No, the people with the strongest background in climate science are climate scientists themselves, who are often quite alarmist.
Half of published research results are wrong, but consensuses of scientific fields have a much better track record.
Economics does not work that way.
I’m no expert, but I’ve read the IPCC reports, and they’re (to their credit) about as dry and anti-alarmist as it’s possible to be while making the predictions they do. Are you talking about informal predictions? If so, which?
I believe he means that the IPCC reports are in agreement with some people who you may classify as “alarmist”. Or you can read it to mean that while the tone of the reports is not alarming, the actual contents are.
edit: That’ll teach me to reply to a post without refreshing the page.

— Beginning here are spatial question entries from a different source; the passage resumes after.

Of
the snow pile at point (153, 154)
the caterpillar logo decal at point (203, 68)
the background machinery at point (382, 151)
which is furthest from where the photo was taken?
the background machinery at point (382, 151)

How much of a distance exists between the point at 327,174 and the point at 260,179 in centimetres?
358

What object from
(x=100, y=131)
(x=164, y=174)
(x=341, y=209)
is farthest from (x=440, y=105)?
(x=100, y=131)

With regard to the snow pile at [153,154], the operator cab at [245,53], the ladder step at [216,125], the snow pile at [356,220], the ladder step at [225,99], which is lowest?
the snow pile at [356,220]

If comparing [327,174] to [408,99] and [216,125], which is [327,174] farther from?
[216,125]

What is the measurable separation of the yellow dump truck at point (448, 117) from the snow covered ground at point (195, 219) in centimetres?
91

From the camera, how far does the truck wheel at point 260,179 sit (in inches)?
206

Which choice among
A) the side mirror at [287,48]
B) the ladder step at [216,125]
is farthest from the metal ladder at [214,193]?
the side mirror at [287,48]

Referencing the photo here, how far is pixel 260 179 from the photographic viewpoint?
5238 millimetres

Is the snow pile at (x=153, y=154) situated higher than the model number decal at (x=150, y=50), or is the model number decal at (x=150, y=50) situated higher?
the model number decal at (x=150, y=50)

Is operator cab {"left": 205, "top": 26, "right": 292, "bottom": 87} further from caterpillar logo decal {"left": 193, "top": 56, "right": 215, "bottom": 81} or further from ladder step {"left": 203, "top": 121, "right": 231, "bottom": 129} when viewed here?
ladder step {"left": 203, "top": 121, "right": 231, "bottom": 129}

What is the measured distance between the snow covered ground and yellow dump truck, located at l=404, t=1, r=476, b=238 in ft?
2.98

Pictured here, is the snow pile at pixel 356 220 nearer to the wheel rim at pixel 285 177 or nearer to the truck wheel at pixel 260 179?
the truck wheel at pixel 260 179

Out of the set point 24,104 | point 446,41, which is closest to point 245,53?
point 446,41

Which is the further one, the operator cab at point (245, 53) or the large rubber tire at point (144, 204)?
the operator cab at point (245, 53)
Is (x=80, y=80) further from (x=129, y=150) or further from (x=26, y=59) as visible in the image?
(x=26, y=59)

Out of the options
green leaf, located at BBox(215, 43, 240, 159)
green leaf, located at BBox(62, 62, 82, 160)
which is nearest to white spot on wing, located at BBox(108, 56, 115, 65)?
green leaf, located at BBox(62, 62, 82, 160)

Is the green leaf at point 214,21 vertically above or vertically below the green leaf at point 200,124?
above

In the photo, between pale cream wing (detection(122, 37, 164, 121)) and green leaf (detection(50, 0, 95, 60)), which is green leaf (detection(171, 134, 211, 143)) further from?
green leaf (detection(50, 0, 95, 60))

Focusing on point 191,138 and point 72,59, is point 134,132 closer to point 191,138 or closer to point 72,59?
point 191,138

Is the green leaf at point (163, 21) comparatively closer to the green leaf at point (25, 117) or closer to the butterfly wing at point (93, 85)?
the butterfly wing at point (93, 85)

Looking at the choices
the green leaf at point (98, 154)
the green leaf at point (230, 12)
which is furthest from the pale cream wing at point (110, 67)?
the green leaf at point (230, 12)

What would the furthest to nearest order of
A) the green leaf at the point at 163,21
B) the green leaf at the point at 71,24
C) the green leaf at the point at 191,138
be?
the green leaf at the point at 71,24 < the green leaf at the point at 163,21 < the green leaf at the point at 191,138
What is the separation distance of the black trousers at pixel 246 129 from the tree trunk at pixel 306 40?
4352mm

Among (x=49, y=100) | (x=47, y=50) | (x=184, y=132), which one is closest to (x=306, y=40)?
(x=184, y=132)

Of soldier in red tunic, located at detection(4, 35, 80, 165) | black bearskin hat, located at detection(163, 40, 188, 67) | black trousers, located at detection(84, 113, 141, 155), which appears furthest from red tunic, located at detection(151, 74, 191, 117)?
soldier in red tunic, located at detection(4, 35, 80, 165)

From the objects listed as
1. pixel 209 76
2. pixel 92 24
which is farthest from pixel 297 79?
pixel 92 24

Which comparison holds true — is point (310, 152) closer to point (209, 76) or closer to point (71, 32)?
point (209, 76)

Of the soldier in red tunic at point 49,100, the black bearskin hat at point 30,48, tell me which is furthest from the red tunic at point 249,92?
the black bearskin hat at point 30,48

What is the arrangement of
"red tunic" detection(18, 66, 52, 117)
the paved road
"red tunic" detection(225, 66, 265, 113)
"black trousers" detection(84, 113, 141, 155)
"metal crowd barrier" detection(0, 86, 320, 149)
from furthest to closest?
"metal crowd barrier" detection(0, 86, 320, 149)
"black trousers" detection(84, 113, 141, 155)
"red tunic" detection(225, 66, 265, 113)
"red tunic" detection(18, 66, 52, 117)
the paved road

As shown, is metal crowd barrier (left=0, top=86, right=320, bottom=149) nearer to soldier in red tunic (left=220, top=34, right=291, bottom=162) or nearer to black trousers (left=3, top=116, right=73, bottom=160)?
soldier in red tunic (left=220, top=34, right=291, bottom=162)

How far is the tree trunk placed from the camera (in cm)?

By “alarmist”, I meant making dire predictions, not sounding panicked when they do or something like that. I assumed Daniel_Burfoot meant the same.
If you don’t mind, I would like to probe your usage of this term...
What distinction do you draw between “alarmist” and “alarming”?
If the hypothetical situation is such that the truth really is properly dire, are accurate reports of this dire truth best classified as “alarmist”?
How should you react when, one night in the laboratory, you make an alarming discovery with fairly high confidence? After having them independently verified, would you consider yourself an “alarmist” for reporting your own findings?
Maybe I should have avoided the term “alarmist” in that context, since it often implies unjustified predictions of danger, which I obviously did not mean to imply. I’m not interested in arguing over definitions.
Good, I just wanted to be clear. In my experience that “alarmist” usually does strongly imply that the predictions of danger are unjustified, and that interpretation (which I presume most readers default to) risks changing the intended meaning of your statement that “climate scientists[...] are often quite alarmist.”
Now that I re-read your top-level post knowing what you meant, I think I understand much better what you are saying.
Is this a reason, or a bias?
How would you update your beliefs if you learned that this statement is false?
Would you therefore like to offer me the odds on a prediction that, if we investigated the funding sources of various pro- and anti- AGW campaigns and think tanks, we would find that oil companies are predominantly sponsoring pro-AGW think tanks and stronger emissions legislation?
A prior ;)
Oh, they have made falsifiable predictions which mostly got falsified, at which point everyone (prominently including the media) got a severe case of amnesia :-/
An example would be the Trenberth’s claim about the increasing strength of hurricanes around 2005.
I think it’s better to make forecasts that are later proved wrong, then acknowledge that they are wrong, make new forecasts and appropriately calibrate the new forecasts based on the lesson learned in humility from the first wrong forecast.
Trenberth in particular seems to be a fairly honest and open climate scientist, in that he made an explicit forecast, then later admitted a change of mind. He’s also the person who admitted (within an email leaked by Climategate) that there was a problem with balancing the energy budget, and he later publicly noted the same, and tried to come up with an explanation.
The problem isn’t with people making wrong forecasts, it’s with people (a) refusing to make forecasts while still implicity doing so by claiming near-certainty about the future and seeking action based on that, or (b) making forecasts and insisting on the forecasts being treated as correct without an external test of validity or a past record of forecasting expertise.
See also:
http://econlog.econlib.org/archives/2012/05/the_bettors_oat.html
Yes, of course it’s better to try and fail, and try again, and fail better...
The situation with global warming reminds me very much of a recent Yvain post on his blog about the “motte-and-bailey doctrine”. I think the AGW proponents use this technique extensively.